出了棲殿,北堂墨抬頭望向黑漆漆的天空,這沒了星辰指示,她也分不清東南西北。

北堂墨愁緒間恍然想起跟在自己身後的墨北,雙手叉腰故意道。

「這出門太急,一下忘了昭陽殿怎麼走了!」

...嘭!

聲於同時一顆小石子打在北堂墨的正東方,北堂墨低眸淺笑,輕咳了聲便邁著步子朝昭陽殿走去。
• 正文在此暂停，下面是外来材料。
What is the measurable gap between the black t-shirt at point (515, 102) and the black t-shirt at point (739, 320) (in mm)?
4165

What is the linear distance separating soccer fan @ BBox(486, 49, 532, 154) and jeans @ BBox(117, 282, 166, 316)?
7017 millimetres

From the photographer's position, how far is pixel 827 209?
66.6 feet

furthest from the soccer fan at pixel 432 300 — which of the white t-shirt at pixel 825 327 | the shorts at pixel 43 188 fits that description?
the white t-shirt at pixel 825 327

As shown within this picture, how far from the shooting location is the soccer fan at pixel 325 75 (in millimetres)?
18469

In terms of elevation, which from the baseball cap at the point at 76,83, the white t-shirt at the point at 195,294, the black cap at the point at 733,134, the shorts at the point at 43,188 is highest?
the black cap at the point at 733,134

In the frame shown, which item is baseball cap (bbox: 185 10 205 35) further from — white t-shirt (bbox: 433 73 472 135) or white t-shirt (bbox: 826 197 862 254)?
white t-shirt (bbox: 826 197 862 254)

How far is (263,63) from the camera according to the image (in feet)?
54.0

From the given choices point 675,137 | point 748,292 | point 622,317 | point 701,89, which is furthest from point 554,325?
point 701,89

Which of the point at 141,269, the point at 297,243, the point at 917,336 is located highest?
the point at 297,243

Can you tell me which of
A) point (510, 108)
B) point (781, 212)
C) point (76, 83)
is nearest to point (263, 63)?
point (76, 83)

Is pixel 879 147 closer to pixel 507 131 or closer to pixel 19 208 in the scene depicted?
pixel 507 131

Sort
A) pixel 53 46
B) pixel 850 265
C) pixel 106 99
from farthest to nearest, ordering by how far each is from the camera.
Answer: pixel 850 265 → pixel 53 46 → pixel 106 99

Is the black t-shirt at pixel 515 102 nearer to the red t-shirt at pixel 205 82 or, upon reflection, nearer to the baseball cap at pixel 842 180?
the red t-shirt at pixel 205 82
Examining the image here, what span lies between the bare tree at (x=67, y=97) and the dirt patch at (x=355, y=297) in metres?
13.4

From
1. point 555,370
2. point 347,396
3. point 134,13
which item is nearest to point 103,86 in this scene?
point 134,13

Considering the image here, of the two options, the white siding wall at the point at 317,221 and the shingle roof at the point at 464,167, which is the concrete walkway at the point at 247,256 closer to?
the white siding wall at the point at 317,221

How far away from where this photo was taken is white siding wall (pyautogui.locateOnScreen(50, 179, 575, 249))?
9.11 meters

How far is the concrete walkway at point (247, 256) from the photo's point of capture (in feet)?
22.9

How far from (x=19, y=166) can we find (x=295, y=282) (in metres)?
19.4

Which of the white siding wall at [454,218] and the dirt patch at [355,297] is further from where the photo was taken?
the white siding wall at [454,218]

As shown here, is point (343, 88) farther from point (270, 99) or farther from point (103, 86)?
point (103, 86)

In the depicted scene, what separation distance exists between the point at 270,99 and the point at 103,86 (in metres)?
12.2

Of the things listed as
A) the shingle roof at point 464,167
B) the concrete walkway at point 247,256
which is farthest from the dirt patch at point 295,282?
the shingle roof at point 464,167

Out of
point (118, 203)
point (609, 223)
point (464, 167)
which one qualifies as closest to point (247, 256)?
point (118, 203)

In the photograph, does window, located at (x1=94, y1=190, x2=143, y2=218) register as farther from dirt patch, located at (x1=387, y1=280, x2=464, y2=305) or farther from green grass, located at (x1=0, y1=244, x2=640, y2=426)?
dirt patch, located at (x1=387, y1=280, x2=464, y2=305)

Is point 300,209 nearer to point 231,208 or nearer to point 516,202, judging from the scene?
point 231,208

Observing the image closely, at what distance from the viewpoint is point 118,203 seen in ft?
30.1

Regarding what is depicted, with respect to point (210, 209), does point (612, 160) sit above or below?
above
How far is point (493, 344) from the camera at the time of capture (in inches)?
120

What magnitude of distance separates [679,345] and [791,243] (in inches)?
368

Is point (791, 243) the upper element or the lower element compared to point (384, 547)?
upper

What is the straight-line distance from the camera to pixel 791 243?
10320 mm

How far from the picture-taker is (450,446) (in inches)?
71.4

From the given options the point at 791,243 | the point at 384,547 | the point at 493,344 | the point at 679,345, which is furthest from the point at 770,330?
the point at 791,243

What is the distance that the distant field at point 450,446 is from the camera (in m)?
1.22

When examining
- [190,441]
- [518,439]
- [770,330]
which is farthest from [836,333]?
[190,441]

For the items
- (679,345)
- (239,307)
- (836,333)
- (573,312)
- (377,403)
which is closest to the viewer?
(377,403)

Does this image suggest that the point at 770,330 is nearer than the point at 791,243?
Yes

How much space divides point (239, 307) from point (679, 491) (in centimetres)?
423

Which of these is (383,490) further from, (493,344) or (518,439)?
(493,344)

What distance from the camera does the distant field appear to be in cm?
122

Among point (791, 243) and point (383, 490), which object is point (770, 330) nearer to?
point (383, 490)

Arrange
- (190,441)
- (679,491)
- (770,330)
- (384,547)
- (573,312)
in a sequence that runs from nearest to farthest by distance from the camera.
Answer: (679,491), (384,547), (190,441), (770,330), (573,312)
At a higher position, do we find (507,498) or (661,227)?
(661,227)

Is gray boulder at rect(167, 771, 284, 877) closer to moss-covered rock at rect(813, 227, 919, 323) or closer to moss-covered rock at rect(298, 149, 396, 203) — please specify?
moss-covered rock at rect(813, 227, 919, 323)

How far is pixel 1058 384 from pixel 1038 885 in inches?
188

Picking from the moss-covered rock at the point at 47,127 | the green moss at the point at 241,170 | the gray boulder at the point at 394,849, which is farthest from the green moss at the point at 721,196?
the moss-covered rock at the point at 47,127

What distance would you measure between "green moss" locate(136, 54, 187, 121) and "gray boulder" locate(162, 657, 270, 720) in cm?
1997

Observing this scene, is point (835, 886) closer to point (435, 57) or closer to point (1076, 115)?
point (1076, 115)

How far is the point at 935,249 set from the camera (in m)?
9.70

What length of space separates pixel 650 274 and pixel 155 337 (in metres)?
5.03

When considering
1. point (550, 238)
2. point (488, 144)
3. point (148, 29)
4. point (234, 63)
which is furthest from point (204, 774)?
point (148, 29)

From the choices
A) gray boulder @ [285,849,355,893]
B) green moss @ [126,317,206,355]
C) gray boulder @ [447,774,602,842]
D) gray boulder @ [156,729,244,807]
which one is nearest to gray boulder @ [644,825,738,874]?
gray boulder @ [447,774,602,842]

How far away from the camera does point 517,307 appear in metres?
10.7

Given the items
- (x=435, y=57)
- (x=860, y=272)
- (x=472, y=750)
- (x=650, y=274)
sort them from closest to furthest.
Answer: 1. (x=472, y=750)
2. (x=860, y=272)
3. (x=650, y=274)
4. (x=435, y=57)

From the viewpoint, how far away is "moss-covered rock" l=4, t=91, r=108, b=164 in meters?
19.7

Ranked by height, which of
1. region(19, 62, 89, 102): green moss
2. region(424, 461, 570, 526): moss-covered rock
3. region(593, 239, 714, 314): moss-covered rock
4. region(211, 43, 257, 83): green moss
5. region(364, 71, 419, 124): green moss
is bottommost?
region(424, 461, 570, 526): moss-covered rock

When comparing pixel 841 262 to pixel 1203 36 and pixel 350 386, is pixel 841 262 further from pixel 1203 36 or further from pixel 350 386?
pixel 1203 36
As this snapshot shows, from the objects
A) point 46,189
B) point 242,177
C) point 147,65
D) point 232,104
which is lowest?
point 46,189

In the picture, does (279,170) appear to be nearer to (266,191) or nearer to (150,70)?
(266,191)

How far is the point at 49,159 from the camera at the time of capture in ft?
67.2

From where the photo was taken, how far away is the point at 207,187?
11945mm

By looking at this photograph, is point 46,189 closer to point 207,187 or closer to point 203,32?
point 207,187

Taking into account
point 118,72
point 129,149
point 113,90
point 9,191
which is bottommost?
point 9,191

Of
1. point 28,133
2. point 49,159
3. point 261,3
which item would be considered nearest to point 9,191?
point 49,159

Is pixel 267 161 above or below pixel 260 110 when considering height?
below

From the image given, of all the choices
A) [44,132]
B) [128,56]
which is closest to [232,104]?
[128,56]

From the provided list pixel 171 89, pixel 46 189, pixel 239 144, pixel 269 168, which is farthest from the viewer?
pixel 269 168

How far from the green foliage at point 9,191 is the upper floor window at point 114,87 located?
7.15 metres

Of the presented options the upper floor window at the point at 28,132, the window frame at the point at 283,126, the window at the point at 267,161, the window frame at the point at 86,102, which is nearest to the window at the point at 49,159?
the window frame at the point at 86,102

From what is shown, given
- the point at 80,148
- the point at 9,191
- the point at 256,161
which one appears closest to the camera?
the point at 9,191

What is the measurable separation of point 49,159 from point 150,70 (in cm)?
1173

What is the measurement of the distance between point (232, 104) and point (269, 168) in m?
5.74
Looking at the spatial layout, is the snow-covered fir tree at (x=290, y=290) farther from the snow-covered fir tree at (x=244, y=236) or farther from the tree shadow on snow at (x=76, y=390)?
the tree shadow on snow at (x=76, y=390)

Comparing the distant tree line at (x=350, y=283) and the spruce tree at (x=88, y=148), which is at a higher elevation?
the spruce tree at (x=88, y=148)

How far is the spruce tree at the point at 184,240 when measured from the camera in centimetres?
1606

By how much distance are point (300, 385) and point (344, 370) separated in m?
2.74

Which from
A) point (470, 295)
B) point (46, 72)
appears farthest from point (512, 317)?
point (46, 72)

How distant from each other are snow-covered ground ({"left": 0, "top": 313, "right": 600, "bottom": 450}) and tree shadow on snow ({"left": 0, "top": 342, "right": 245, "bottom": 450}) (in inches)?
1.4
昭陽殿,南祁國除上清池外最華美絕倫的宮殿,顧名思義昭昭風華陽明萬物,是為四國之內首屈一指的美人南昭然的寢殿。

殿內奇珍異寶應有盡有,無一處不彰顯昭然公主受國君的寵愛與地位。

正殿兩排金絲燭台火光通明,照亮殿中正在撫琴的南昭然,殿內側席上帝無羈一襲黑衣如夜蠱惑心魂,冷眸微凝盯著桌案上的譜曲,直到南昭然一曲奏盡,方才抬眸看了眼南昭然。

「帝皇子,可覺還好?」

「嗯」

「那...帝皇子有沒有何建議?」

「沒有」

南昭然咬了咬紅唇,滿腹我見猶憐,抬頭看了眼殿外顯得特別暗沉的夜色,起身走到帝無羈身旁,帝無羈見此也起了身。

「我看今夜天色暗沉,心裡有些怕...」

「點燈」

「現在天色也晚了,不如帝皇子...」

「確有不妥,公主早些休息」

帝無羈說話間不著痕迹的退了一步,抬手朝南昭然行了個禮,無視南昭然面上僵硬,轉身就回了自己寢宮。

一進殿門,帝無羈便抬眸看向屋頂,耳朵一動聞得屋頂上笨拙的攀爬聲,覓得身後昭陽殿外一堆士兵舉著火把正朝此處趕來。

帝無羈轉身右手一揮殿門應力關閉,左手於半空無形一抓朝屋檐上方一扔,屋頂瓦碎混雜驚呼聲起,幾乎同時帝無羈身形微移將掉落的北堂墨接入懷中。

北堂墨還來不及反應就見帝無羈一把脫掉自己衣袍,抱著她往床上睡去,一氣呵成行雲流水,快到北堂墨轉瞬之間眼前就只剩下錦被裡的一片漆黑。

黑暗中帝無羈嵌著冰涼的呼吸染上北堂墨面頰,北堂墨知道帝無羈正看著她。

可眼下她心如擂鼓咚咚作響,身軀捲縮無所適從,正當快要憋不住時帝無羈突然抬手輕輕捂住她的嘴巴,翻身坐了起來。

...咯吱

寢宮大門被前來的士兵領隊推開,士兵領隊一進屋便見帝無羈上衣褪盡半坐床塌,正以手撐額看著自己。

明明一副睡眸稀鬆的神態卻讓人不寒而慄,令士兵領隊下意識小退半步,握緊十指硬著頭皮道。

「帝...帝皇子,方才屬下夜巡發現有人不軌,為保安全特來查看」

「並無,退下吧」

「帝皇子,屬下明明看到那人就在你的宮殿上,若是不查清楚,屬下沒法交代啊!」

「...」

「再...再者說了,這可是昭陽殿,若是不查清楚傷了昭然公主,那可就兩說了」

士兵領隊說著就往殿內走,北堂墨本能縮動身軀卻意外感知到帝無羈輕輕拍了拍自己的腦袋,別樣的感覺穿透五官直入心臟。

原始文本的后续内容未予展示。